I grow impatient with hearing about “the information economy,” about “knowledge workers” and their privileged position in our economic life. Pundits seem to have a sort of gnostic view of the economy, speaking as if it were a totally incorporeal thing consisting only of financial transactions. They recognize that there must at some level be actual goods and services, but these don’t seem to really matter in themselves. What is important about them is that they be produced as cheaply as possible; it doesn’t matter where, or by whom, because they are only the raw material of the real economy, which consists of marketing, investment, banking, and so forth. And even most investing, which in theory involves placing one’s money at risk on an enterprise that one believes worthwhile, is only a form of gambling, in which the real investment is brief and abstract and based only what “the market,” meaning other gamblers, will do.

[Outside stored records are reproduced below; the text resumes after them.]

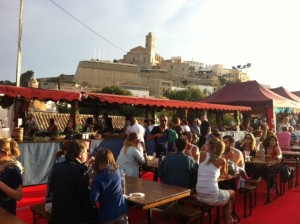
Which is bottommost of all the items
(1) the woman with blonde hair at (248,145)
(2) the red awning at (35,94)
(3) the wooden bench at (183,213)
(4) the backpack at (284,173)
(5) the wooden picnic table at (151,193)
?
(3) the wooden bench at (183,213)

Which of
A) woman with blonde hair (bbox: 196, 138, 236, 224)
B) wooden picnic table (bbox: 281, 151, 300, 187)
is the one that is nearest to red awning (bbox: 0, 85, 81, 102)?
woman with blonde hair (bbox: 196, 138, 236, 224)

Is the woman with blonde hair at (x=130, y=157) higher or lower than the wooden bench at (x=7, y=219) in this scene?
higher

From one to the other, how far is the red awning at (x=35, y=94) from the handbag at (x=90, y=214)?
4401mm

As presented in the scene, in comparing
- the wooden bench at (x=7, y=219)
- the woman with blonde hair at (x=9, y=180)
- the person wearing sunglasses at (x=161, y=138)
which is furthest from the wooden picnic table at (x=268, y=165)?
the wooden bench at (x=7, y=219)

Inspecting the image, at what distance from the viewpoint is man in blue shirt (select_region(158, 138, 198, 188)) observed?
4387 millimetres

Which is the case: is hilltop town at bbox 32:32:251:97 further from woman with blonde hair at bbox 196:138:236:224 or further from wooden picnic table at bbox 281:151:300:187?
woman with blonde hair at bbox 196:138:236:224

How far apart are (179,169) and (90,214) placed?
1634 millimetres

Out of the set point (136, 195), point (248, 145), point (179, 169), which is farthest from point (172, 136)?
point (136, 195)

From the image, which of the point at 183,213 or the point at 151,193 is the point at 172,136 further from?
the point at 151,193

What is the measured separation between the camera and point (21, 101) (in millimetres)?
8820

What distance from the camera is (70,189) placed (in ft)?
9.80

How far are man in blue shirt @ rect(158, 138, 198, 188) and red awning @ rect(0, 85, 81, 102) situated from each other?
4045 mm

There is a practical disdain in the upper reaches of our society for anybody so slow-witted and naïve as to make a living with the actual work of his hands, a disdain that is independent of political categories. (If anything the active disdain is stronger in the “liberal” camp, which may give more lip service to the lower-class laborer but doesn’t actually think very highly of him—but that’s a topic for another day.) And there’s a presumption that the end point of social development is for everyone to be a “knowledge worker.”
But nobody calls for a knowledge worker when the woods are on fire. And I doubt that if Jesus had been born in our time he would have been a banker or a stockbroker or a computer programmer.
There is a growing gap between the people who run the gnostic economy and those who have no direct role in it and are seen as existing only to serve and support those who do. I think this is one of the many forces pulling our country apart. It isn’t very visible yet, and the effects are slow to develop, but they may prove to be very powerfully destructive, especially if a strong wind begins to blow.